The four ingredients of this head of liability are:
(1) the existence of a trust;
(2) breach of that trust;
(3) assistance in the breach (a simple question of fact); and
(4) dishonesty.
The first three being undoubtedly satisfied in the present case, the crucial question is whether the bank manager has been dishonest, if he has been his dishonesty will almost certainly be imputed to the bank.
In the leading case of Royal Brunei Airlines Sdn Bhd v Tan, an opinion of the Judicial Committee of the Privy Council, Lord Nicholls purported to apply an ‘objective standard’ of honesty, with the result that an accessory will be unable to escape liability on the ground that he sees nothing wrong in his behaviour. However, Lord Nicholls went on to introduce personal considerations into the test. He said that, ‘when called upon to decide whether a person was acting honestly, a court will look at all the circumstances known to the third party at the time. The court will have regard to personal attributes of the third party such as his experience and intelligence, and the reason why he acted as he did’. In Twinsectra v Yardley [2002] 2 AC 164 the House of Lords (Lord Millett dissenting) held that this test is not wholly objective. On the contrary, their lordships held that the test allows the defendant to escape liability if he did not realise that his conduct would be considered dishonest by an objective onlooker. The law has since returned to the approach that favours an objective test for dishonesty, which is the test as Lord Nicholls expressed it in Tan. In Ivey v. Genting Casinos UK Ltd (t/a Crockfords Club) [2017] UKSC 67; [2018] A.C. 391, the UK Supreme Court held as follows in relation to a defendant accused of dishonest assistance:
- When once his actual state of mind as to knowledge or belief as to facts is established, the question whether his conduct was honest or dishonest is to be determined by the fact-finder by applying the (objective) standards of ordinary decent people. There is no requirement that the defendant must appreciate that what he has done is, by those standards, dishonest. (per Lord Hughes at Para 74).
The bank manager in the present case has given a reason why he acted as he did, it would fall to the court which hears his case to decide whether his failure to act on his suspicions was dishonest or not.
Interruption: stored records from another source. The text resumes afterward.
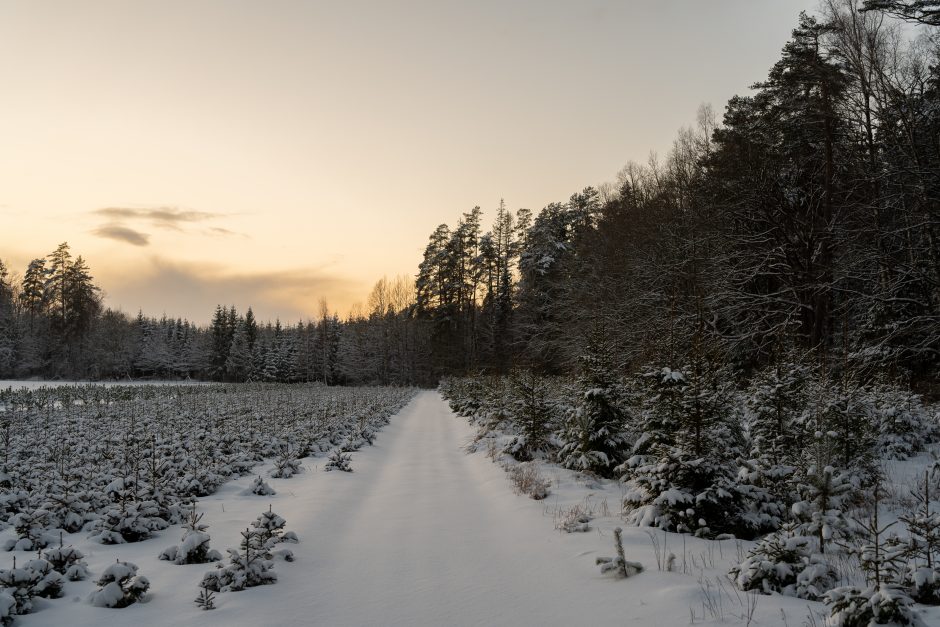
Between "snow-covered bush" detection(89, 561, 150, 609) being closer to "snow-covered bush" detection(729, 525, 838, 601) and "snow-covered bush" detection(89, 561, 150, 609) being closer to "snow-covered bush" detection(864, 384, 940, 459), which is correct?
"snow-covered bush" detection(729, 525, 838, 601)

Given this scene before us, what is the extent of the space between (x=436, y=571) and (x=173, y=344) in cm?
9542

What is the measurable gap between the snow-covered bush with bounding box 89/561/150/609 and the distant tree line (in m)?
7.35

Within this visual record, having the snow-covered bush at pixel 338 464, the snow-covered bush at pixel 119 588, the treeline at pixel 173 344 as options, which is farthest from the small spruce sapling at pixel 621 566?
the treeline at pixel 173 344

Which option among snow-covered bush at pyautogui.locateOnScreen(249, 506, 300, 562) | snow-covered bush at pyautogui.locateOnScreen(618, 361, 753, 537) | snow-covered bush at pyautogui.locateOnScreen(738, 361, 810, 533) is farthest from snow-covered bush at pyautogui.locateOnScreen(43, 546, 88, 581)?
snow-covered bush at pyautogui.locateOnScreen(738, 361, 810, 533)

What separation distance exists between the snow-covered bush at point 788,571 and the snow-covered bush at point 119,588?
568 cm

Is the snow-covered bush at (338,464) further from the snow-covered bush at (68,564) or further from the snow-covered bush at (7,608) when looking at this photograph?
the snow-covered bush at (7,608)

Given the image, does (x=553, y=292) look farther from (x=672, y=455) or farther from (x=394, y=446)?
(x=672, y=455)

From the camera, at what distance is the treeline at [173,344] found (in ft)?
201

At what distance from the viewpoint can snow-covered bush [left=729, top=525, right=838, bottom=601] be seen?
14.0 feet

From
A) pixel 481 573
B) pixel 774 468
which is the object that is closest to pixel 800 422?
pixel 774 468

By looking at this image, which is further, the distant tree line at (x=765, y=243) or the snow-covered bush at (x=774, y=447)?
the distant tree line at (x=765, y=243)

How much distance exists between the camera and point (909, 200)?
48.0 ft

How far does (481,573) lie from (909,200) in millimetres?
17250

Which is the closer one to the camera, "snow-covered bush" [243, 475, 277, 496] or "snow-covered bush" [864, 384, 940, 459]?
"snow-covered bush" [243, 475, 277, 496]
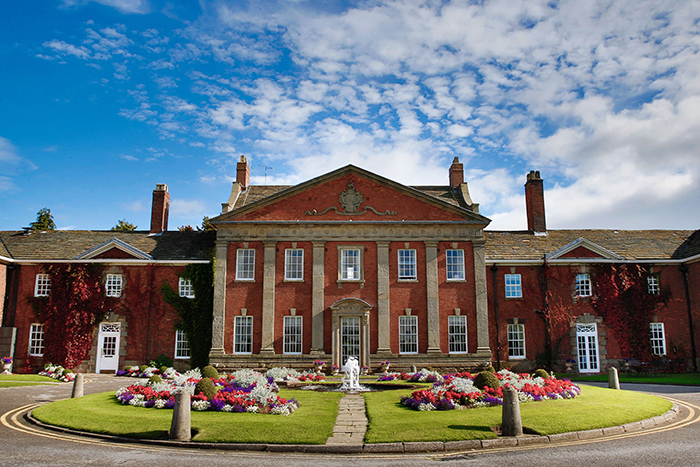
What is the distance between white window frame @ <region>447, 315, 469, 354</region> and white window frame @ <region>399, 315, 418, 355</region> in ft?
6.43

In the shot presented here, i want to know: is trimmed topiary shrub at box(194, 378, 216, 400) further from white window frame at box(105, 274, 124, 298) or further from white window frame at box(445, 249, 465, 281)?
white window frame at box(445, 249, 465, 281)

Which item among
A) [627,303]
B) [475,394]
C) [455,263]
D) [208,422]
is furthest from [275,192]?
[627,303]

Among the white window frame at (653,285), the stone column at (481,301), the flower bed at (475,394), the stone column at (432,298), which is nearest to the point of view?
the flower bed at (475,394)

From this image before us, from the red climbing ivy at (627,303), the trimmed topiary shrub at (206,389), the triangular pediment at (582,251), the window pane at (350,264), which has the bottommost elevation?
the trimmed topiary shrub at (206,389)

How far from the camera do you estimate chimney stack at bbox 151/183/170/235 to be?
33.0 metres

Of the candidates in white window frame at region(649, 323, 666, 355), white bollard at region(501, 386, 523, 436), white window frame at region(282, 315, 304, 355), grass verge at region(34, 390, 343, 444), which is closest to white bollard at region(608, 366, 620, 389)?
white window frame at region(649, 323, 666, 355)

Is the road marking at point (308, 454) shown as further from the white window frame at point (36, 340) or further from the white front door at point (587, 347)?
the white window frame at point (36, 340)

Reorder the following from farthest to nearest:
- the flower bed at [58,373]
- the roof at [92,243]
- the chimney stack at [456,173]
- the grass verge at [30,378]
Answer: the chimney stack at [456,173], the roof at [92,243], the flower bed at [58,373], the grass verge at [30,378]

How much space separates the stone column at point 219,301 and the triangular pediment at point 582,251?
62.1 feet

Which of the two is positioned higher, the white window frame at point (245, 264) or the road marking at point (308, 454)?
the white window frame at point (245, 264)

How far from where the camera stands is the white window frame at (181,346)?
28.0 metres

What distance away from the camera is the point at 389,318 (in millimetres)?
27672

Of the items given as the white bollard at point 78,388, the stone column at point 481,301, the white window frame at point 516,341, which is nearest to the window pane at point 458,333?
the stone column at point 481,301

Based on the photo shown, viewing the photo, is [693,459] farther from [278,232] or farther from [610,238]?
[610,238]
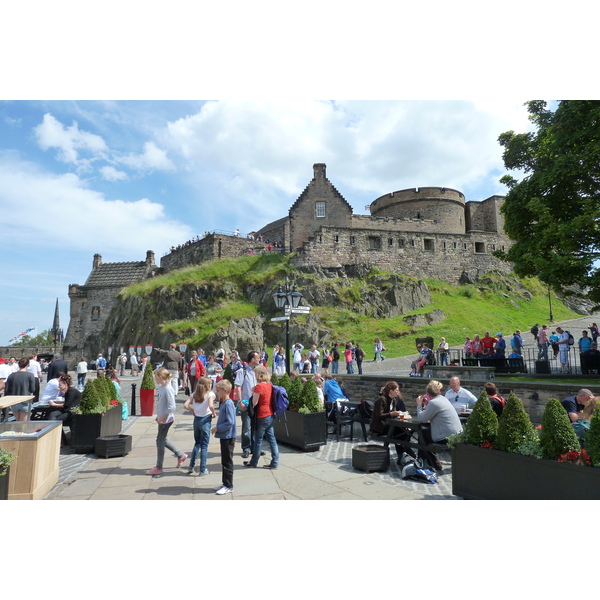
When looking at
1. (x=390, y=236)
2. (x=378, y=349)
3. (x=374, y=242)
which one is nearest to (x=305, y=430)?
(x=378, y=349)

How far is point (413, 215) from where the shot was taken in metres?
44.0

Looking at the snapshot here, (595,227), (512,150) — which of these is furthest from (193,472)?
(512,150)

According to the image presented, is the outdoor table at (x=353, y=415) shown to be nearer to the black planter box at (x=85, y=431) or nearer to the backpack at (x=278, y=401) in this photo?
the backpack at (x=278, y=401)

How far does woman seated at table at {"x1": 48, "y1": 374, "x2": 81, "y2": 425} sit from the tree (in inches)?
511

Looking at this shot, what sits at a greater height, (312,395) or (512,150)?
(512,150)

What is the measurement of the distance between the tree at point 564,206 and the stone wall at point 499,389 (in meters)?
4.65

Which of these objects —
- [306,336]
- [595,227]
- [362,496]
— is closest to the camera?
[362,496]

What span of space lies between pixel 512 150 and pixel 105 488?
1750 centimetres

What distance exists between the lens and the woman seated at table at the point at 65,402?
8.62 metres

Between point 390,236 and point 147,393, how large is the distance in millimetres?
31174

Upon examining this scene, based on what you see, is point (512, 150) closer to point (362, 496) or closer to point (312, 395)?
point (312, 395)

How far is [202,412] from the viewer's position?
6785 mm

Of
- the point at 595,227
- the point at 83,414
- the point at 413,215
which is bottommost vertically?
the point at 83,414

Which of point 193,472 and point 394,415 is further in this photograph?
point 394,415
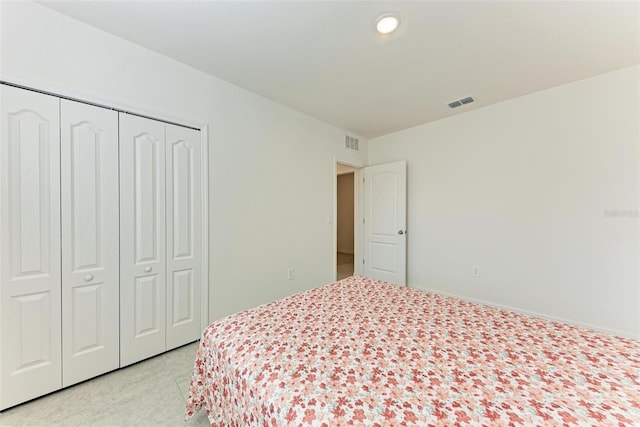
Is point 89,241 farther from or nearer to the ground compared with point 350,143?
nearer to the ground

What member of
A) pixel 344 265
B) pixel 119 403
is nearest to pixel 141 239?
pixel 119 403

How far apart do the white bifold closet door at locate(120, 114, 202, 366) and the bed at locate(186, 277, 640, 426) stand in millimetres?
960

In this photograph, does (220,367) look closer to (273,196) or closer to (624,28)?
(273,196)

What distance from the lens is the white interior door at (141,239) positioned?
1827 mm

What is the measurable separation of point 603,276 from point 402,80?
267 cm

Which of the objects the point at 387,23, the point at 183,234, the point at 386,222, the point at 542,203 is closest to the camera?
the point at 387,23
The courts tend to be reluctant to label professional agents as “dishonest” on the civil burden of proof (the mere balance of probabilities) especially where, as in the case of a solicitor (See Twinsectra, also Clydesdale Bank plc v. John Workman [2016] EWCA Civ 73) or a bank manager, a finding of dishonesty will likely lead to loss of livelihood. Whether dishonesty is tested objectively or subjectively, a definitive finding of dishonesty cannot be reached on the brief facts before us.